PROMPT
Please return every line of the records below that contains the word "shop".
*** AVAILABLE DATA Section Begins ***
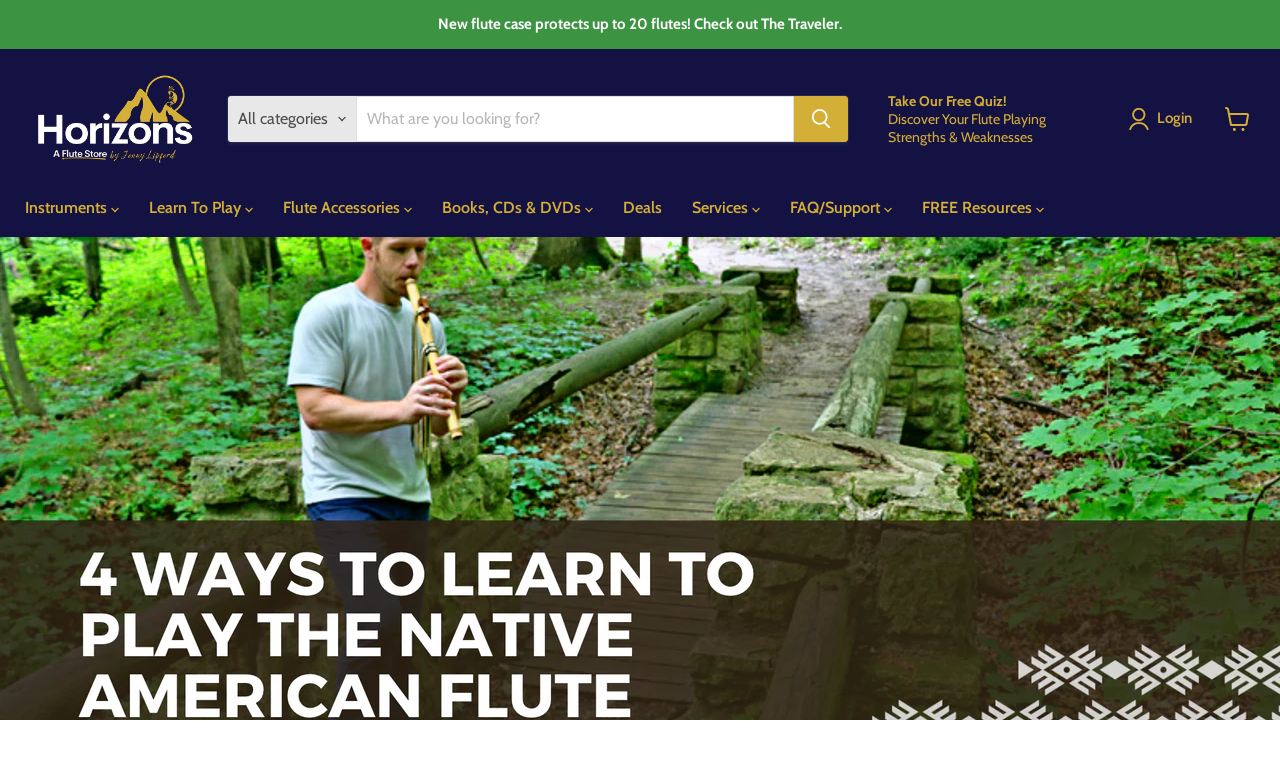

--- FILE ---
content_type: text/css
request_url: https://www.horizonsflutestore.com/cdn/shop/t/41/assets/boost-sd-custom.css?v=1769054236480
body_size: -660
content:
/*# sourceMappingURL=/cdn/shop/t/41/assets/boost-sd-custom.css.map?v=1769054236480 */


--- FILE ---
content_type: image/svg+xml
request_url: https://cdn-sf.vitals.app/cdn-assets/trust-badges/en/square/100_guaranteed.svg?v=5
body_size: 1593
content:
<svg xmlns="http://www.w3.org/2000/svg" class="vtl-tb-main-widget__badge-img" width="90" viewBox="0 0 250 160" style="height:auto!important;enable-background:new 0 0 250 160">
  <style>.stT60202_100_guaranteed{fill:##COLOR0##!important}.stT60204_100_guaranteed{fill:#303030!important}</style>
  <path style="fill:#fff!important" d="M10 12.5h230v135H10z"/>
  <path d="M240.4 147.9H9.6V12.1h230.8v135.8zm-230-.8h229.3V12.9H10.4v134.2z" style="fill:#7c7c7c!important"/>
  <path class="stT60202_100_guaranteed" d="M19.6 91.7h210.2v44.1H19.6z"/>
  <path d="M60.9 112.4c0 2.4-.4 4.7-1.3 6.7s-2.1 3.7-3.7 4.9l6 3.7-4 3.1-6.7-4.5-1.5.3c-.5.1-1 .1-1.5.1-3.8 0-6.9-1.3-9.2-4-2.3-2.7-3.5-6.1-3.5-10.2v-.5c0-4.1 1.2-7.5 3.5-10.2s5.4-4.1 9.2-4.1c3.8 0 6.9 1.4 9.3 4.1S61 107.9 61 112v.4zm-5.6-.5c0-2.9-.6-5.3-1.8-7.1-1.2-1.8-3-2.7-5.4-2.7s-4.1.9-5.3 2.7-1.7 4.2-1.7 7.1v.5c0 3 .6 5.3 1.8 7.1s2.9 2.7 5.3 2.7 4.2-.9 5.4-2.7 1.8-4.2 1.8-7.1v-.5zm20-13.8v3.4l-3 .6v14.7c0 1.9.5 3.2 1.5 4.2 1 .9 2.4 1.4 4.1 1.4 1.8 0 3.1-.5 4.1-1.4 1-.9 1.5-2.3 1.5-4.2v-14.7l-3-.6v-3.4h11.6v3.4l-3 .6v14.7c0 3.2-1 5.6-3.1 7.3s-4.8 2.6-8.2 2.6c-3.4 0-6.1-.9-8.1-2.6-2.1-1.7-3.1-4.1-3.1-7.3v-14.7l-3-.6v-3.4h11.7zm17.1 24.7 2-.3 8.5-24.4h5.8l8.5 24.4 2 .3v3.4h-9.6v-3.4l1.9-.3-1.2-3.9h-9.1l-1.2 3.9 1.9.3v3.4h-9.6v-3.4zm10.2-8.3h6.4l-3.2-9.9h-.1l-3.1 9.9zm19.3 11.7v-3.4l3-.6V102l-3-.6V98h11.6v3.4l-3 .6v19.8h7.9l.3-3.5h4.3v7.9h-21.1zm23.9-24.7v-3.4h11.6v3.4l-3 .6v20.2l3 .6v3.4h-11.6v-3.4l3-.6v-20.2l-3-.6zm39.3-3.4v7.5h-4.3l-.2-3.1h-5.2v19.8l3 .6v3.4h-11.7v-3.4l3-.6v-19.8h-5.2l-.2 3.1H160v-7.5h25.1zm13.2 3.4-2.3.3 4.4 9.2h.1l4.4-9.2-2.3-.3v-3.4h10.6v3.4l-2.4.4-7.6 14.4v5.9l3 .6v3.4h-11.6v-3.4l3-.6V116l-7.5-14.1-2.4-.4v-3.4h10.6v3.4z" style="fill:#f8faff!important"/>
  <path class="stT60204_100_guaranteed" d="M36.5 77.5c-.7.7-1.7 1.3-3.1 1.9-1.3.6-3 .8-5.1.8-2.9 0-5.3-1-7.1-2.9-1.8-2-2.7-4.5-2.7-7.6V69c0-3.2.9-5.9 2.7-7.9 1.8-2 4.2-3 7.1-3 1.7 0 3.2.3 4.6.8 1.4.5 2.6 1.3 3.5 2.2v4.3h-3.2l-.6-2.9c-.4-.3-.9-.6-1.6-.8-.6-.2-1.4-.3-2.2-.3-1.9 0-3.4.7-4.4 2.1-1 1.4-1.6 3.2-1.6 5.5v.8c0 2.2.5 3.9 1.5 5.3 1 1.3 2.5 2 4.4 2 .9 0 1.6-.1 2.1-.2s1-.3 1.3-.5v-3.7l-3.1-.2v-3h7.4v8zM48 58.3v2.6l-2.3.4v11.3c0 1.4.4 2.5 1.1 3.2.8.7 1.8 1.1 3.2 1.1 1.4 0 2.4-.4 3.2-1.1.8-.7 1.2-1.8 1.2-3.2V61.4l-2.4-.5v-2.6h8.9v2.6l-2.3.4v11.3c0 2.4-.8 4.3-2.4 5.6-1.6 1.3-3.7 2-6.3 2-2.6 0-4.7-.7-6.2-2-1.6-1.3-2.4-3.2-2.4-5.6V61.4l-2.3-.5v-2.6h9zm13.1 19 1.5-.2 6.6-18.8h4.4l6.5 18.8 1.5.2v2.6h-7.4v-2.6l1.5-.3-.9-3h-7l-.8 3 1.5.3v2.6h-7.4v-2.6zm7.8-6.4h5l-2.4-7.6h-.1l-2.5 7.6zm24.5-12.6c2.5 0 4.4.6 5.8 1.7 1.4 1.1 2.1 2.7 2.1 4.6 0 1.1-.3 2-.9 2.8-.6.8-1.4 1.4-2.6 1.9 1.3.4 2.2 1 2.8 1.9s.8 2 .8 3.3v1.1c0 .5.1.8.3 1.1.2.3.5.4.9.5l.5.1v2.6H101c-1.4 0-2.4-.4-3-1.1-.6-.8-.9-1.7-.9-3v-1.2c0-1-.3-1.9-.8-2.5-.6-.6-1.3-.9-2.4-.9h-3.5v5.7l2.3.4v2.6h-8.9v-2.6l2.3-.4V61.4l-2.3-.4v-2.6h9.6zm-3 9.5h3c1.2 0 2.1-.3 2.7-.8.6-.5.9-1.3.9-2.2 0-1-.3-1.7-.9-2.3-.6-.6-1.5-.9-2.6-.9h-3.1v6.2zm14.6 9.5 1.5-.2 6.6-18.8h4.4l6.5 18.8 1.5.2v2.6h-7.4v-2.6l1.5-.3-.9-3h-7l-.9 3 1.5.3v2.6H105v-2.6zm7.8-6.4h5l-2.4-7.6h-.1l-2.5 7.6zm36.9-12.6v2.6l-2.3.4v18.5h-4.3l-8.7-14.5h-.1v11.5l2.3.4v2.6h-8.9v-2.6l2.3-.4V61.4l-2.3-.4v-2.6h6.6l8.7 14.5h.1V61.4l-2.3-.4v-2.6h8.9zm21 0v5.8h-3.3l-.2-2.4h-4v15.2l2.3.4v2.6h-9v-2.6l2.3-.4V61.7h-4l-.2 2.4h-3.3v-5.8h19.4zm16 12.1h-7.3v6.2h7l.2-2.6h3.3v5.9h-17.1v-2.6l2.3-.4V61.4l-2.3-.4v-2.6h17.1v5.9h-3.3l-.2-2.6h-6.9v5.4h7.3v3.3zm20 0h-7.3v6.2h7l.2-2.6h3.3v5.9h-17.1v-2.6l2.3-.4V61.4l-2.3-.4v-2.6h17.1v5.9h-3.3l-.2-2.6h-6.9v5.4h7.3v3.3zm15.7-12.1c2.6 0 4.8.8 6.5 2.5 1.7 1.7 2.6 3.8 2.6 6.5v3.6c0 2.6-.9 4.8-2.6 6.5-1.7 1.7-3.9 2.5-6.5 2.5h-9.7v-2.6l2.3-.4V61.4l-2.3-.4v-2.6h9.7zm-3 3.4v14.9h2.9c1.6 0 2.8-.5 3.6-1.6.9-1 1.3-2.4 1.3-4.1v-3.6c0-1.7-.4-3-1.3-4.1-.9-1-2.1-1.6-3.6-1.6h-2.9z"/>
  <path class="stT60202_100_guaranteed" d="m59.8 27.9 2.3 4.6 5 .7-3.6 3.6.8 5-4.5-2.4-4.5 2.4.9-5-3.7-3.6 5.1-.7zm-30.6 0 2.3 4.6 5 .7-3.6 3.6.9 5-4.6-2.4-4.5 2.4.9-5-3.6-3.6 5-.7zm163.8 0 2.3 4.6 5 .7-3.6 3.6.8 5-4.5-2.4-4.5 2.4.9-5-3.7-3.6 5.1-.7zm30.6 0 2.3 4.6 5 .7-3.6 3.6.8 5-4.5-2.4-4.5 2.4.9-5-3.7-3.6 5.1-.7z"/>
  <path class="stT60204_100_guaranteed" d="m90.5 43.6 3.6-.4V28.5h-3.7V26l8-1.5V43l3.6.4V46H90.5v-2.4zm29.1-5.8c0 2.9-.7 5-2 6.5s-3.1 2.2-5.3 2.2c-2.3 0-4-.7-5.4-2.2s-2-3.6-2-6.5V33c0-2.8.7-5 2-6.5s3.1-2.2 5.3-2.2c2.2 0 4 .7 5.3 2.2 1.3 1.5 2 3.7 2 6.5v4.8zm-4.3-5.3c0-1.7-.3-3-.8-3.8-.5-.8-1.3-1.2-2.2-1.2-1 0-1.7.4-2.2 1.2-.5.8-.8 2-.8 3.8v5.6c0 1.7.3 3 .8 3.8.5.8 1.3 1.2 2.2 1.2 1 0 1.7-.4 2.2-1.2.5-.8.8-2.1.8-3.8v-5.6zm22.3 5.3c0 2.9-.7 5-2 6.5s-3.1 2.2-5.3 2.2c-2.3 0-4-.7-5.4-2.2s-2-3.6-2-6.5V33c0-2.8.7-5 2-6.5s3.1-2.2 5.3-2.2c2.2 0 4 .7 5.3 2.2 1.3 1.5 2 3.7 2 6.5v4.8zm-4.3-5.3c0-1.7-.3-3-.8-3.8-.5-.8-1.3-1.2-2.2-1.2-1 0-1.7.4-2.2 1.2-.5.8-.8 2-.8 3.8v5.6c0 1.7.3 3 .8 3.8.5.8 1.3 1.2 2.2 1.2 1 0 1.7-.4 2.2-1.2.5-.8.8-2.1.8-3.8v-5.6zm6.9-3.8c0-1.3.4-2.3 1.2-3.2.8-.9 2-1.3 3.4-1.3 1.5 0 2.6.4 3.5 1.3.8.8 1.2 1.9 1.2 3.2v1.1c0 1.3-.4 2.3-1.2 3.2-.8.8-2 1.3-3.4 1.3-1.5 0-2.6-.4-3.5-1.3-.8-.8-1.2-1.9-1.2-3.2v-1.1zm2.9 1.2c0 .6.2 1.1.5 1.4.3.4.8.6 1.4.6.6 0 1-.2 1.3-.6s.5-.9.5-1.4v-1.1c0-.6-.2-1.1-.5-1.5-.3-.4-.8-.6-1.4-.6-.6 0-1 .2-1.3.6-.3.4-.5.9-.5 1.5v1.1zm3.1 14.6-2.1-1.1 10.5-16.9 2.1 1.1-10.5 16.9zm4.3-3.6c0-1.3.4-2.3 1.2-3.2.8-.8 2-1.3 3.5-1.3s2.6.4 3.5 1.3c.8.8 1.2 1.9 1.2 3.2V42c0 1.3-.4 2.3-1.2 3.2-.8.8-2 1.3-3.4 1.3-1.5 0-2.6-.4-3.5-1.3-.8-.8-1.3-1.9-1.3-3.2v-1.1zm2.9 1.1c0 .6.2 1 .5 1.4.3.4.8.6 1.3.6.6 0 1.1-.2 1.4-.6.3-.4.4-.9.4-1.5v-1.1c0-.6-.2-1-.5-1.4s-.8-.6-1.3-.6c-.6 0-1 .2-1.4.6-.3.4-.5.9-.5 1.4V42z"/>
</svg>


--- FILE ---
content_type: text/javascript
request_url: https://www.horizonsflutestore.com/cdn/shop/t/41/assets/boost-sd-custom.js?v=1769054236480
body_size: -621
content:
//# sourceMappingURL=/cdn/shop/t/41/assets/boost-sd-custom.js.map?v=1769054236480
*** AVAILABLE DATA Section Ends ***
WRITTEN ANSWER
request_url: https://www.horizonsflutestore.com/cdn/shop/t/41/assets/boost-sd-custom.css?v=1769054236480
/*# sourceMappingURL=/cdn/shop/t/41/assets/boost-sd-custom.css.map?v=1769054236480 */
request_url: https://www.horizonsflutestore.com/cdn/shop/t/41/assets/boost-sd-custom.js?v=1769054236480
//# sourceMappingURL=/cdn/shop/t/41/assets/boost-sd-custom.js.map?v=1769054236480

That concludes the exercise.